Synergy and Vecta will work together to acquire new proprietary seismic data across a portion of the oil and gas leases which are the subject of the JV. Synergy will drill a horizontal well on one of the leases to evaluate either the Greenhorn or Niobrara Shale. Synergy will also conduct other exploration projects in the area covered by the leases as may be mutually agreed upon. The JV contemplates the drilling of an initial well to test the Greenhorn formation on or before October 31, 2013.
Synergy will pay to Vecta a leasehold reimbursement fee consisting of a cash payment of $2,841,855 and the issuance to Vecta of 100,000 shares of its restricted common stock having a value, for purposes of the Agreement, of approximately $640,000.
Synergy's net acreage position in the Wattenberg Extension Area has increased by thirty six percent (36%) to approximately 19,400 acres.
Ed Holloway, President & CEO of Synergy, commented, "We are very pleased to announce this joint venture with Vecta as it significantly increases Synergy's exposure to a large segment of the Wattenberg Extension Area. The Extension Area is rapidly becoming one of the most actively drilled areas of the D-J Basin and recent results announced by other operators are exhibiting compelling returns on invested capital. We look forward to working with Vecta to evaluate the areas' potential for exploration and development."
About Synergy Resources Corporation
Synergy Resources Corporation is a domestic oil and natural gas exploration and production company. Synergy's core area of operations is in the Denver-Julesburg Basin, which encompasses Colorado, Wyoming, Kansas, and Nebraska. The Wattenberg field in the D-J Basin ranks as one of the most productive fields in the U.S. The company's corporate offices are located in Platteville, Colorado. More company news and information about Synergy Resources is available at www.syrginfo.com.

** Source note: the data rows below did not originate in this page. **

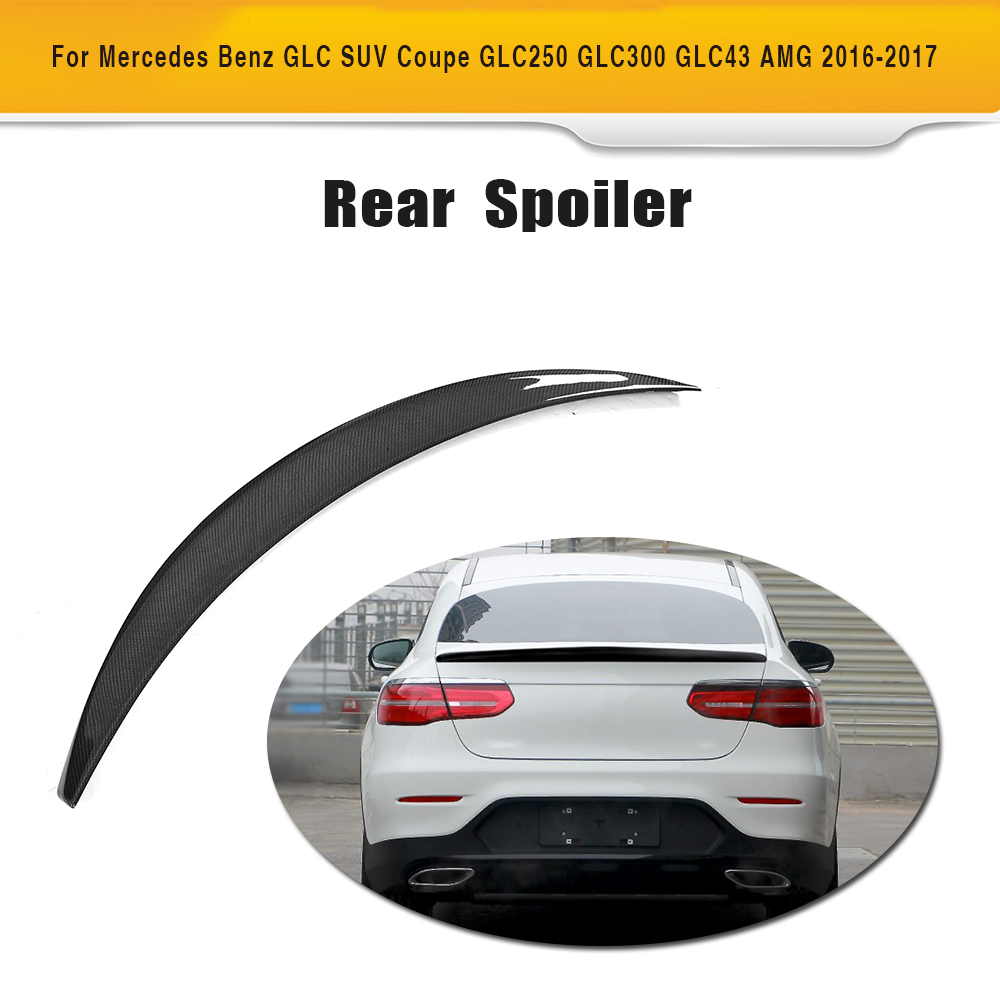 For Mercedes Benz Glc Class Coupe Glc300 Glc250 Spoiler: Carbon Fiber Rear Lip Spoiler Window Wing For Mercedes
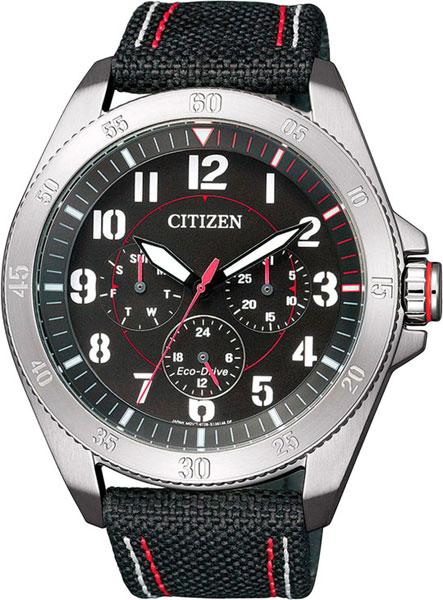 Мужские часы Citizen BU2030-17E new for asus rog g751 g751j g751jl g751jm g751jt g751jy lcd cable 14005 01380600 14005 01380300 14005 01380000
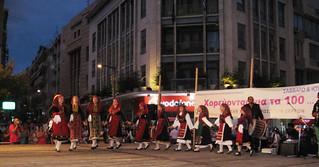 Χορεύοντας για τα 100 ομοσπονδία σερρών 6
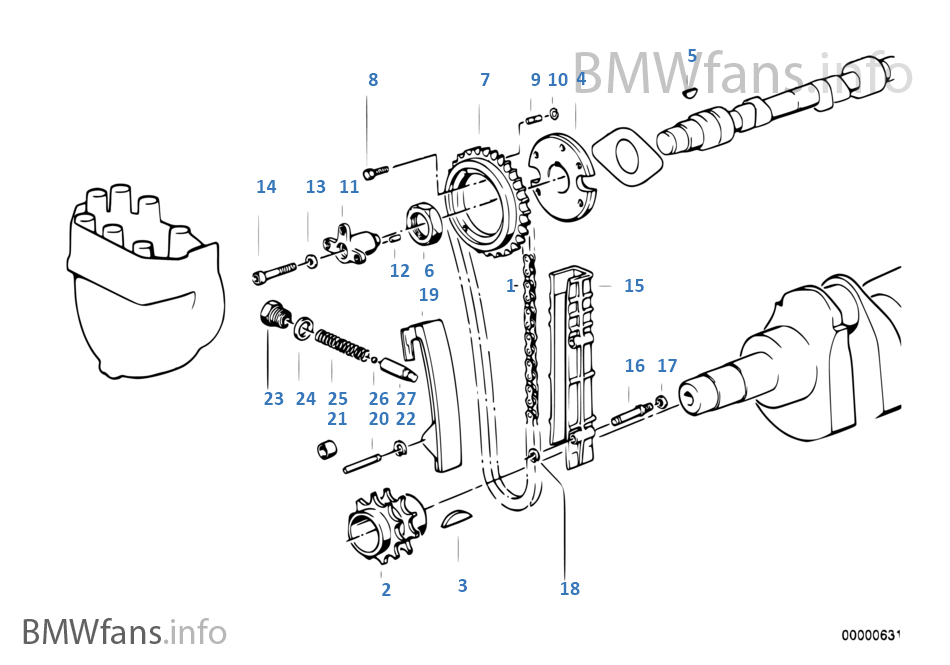 bmw m30 engine diagram wiring diagram for light switch \u2022 e30 m20 removed water hoses timing and valve train timing chain bmw 7 e32 735i m30 europe rh bmwfans info bmw m30 engine diagram bmw e30 engine bay diagram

Important Cautions Regarding Forward Looking Statements This press release may contain forward-looking statements, within the meaning of the Private Securities Litigation Reform Act of 1995. The use of words such as "believes", "expects", "anticipates", "intends", "plans", "estimates", "should", "likely" or similar expressions, indicates a forward-looking statement. These statements are subject to risks and uncertainties and are based on the beliefs and assumptions of management, and information currently available to management. The actual results could differ materially from a conclusion, forecast or projection in the forward-looking information. Certain material factors or assumptions were applied in drawing a conclusion or making a forecast or projection as reflected in the forward-looking information. The identification in this press release of factors that may affect the company's future performance and the accuracy of forward-looking statements is meant to be illustrative and by no means exhaustive. All forward-looking statements should be evaluated with the understanding of their inherent uncertainty. Factors that could cause the company's actual results to differ materially from those expressed or implied by forward-looking statements include, but are not limited to: the success of the company's exploration and development efforts; the price of oil and gas; worldwide economic situation; change in interest rates or inflation; willingness and ability of third parties to honor their contractual commitments; the company's ability to raise additional capital, as it may be affected by current conditions in the stock market and competition in the oil and gas industry for risk capital; the company's capital costs, which may be affected by delays or cost overruns; costs of production; environmental and other regulations, as the same presently exist or may later be amended; the company's ability to identify, finance and integrate any future acquisitions; and the volatility of the company's stock price.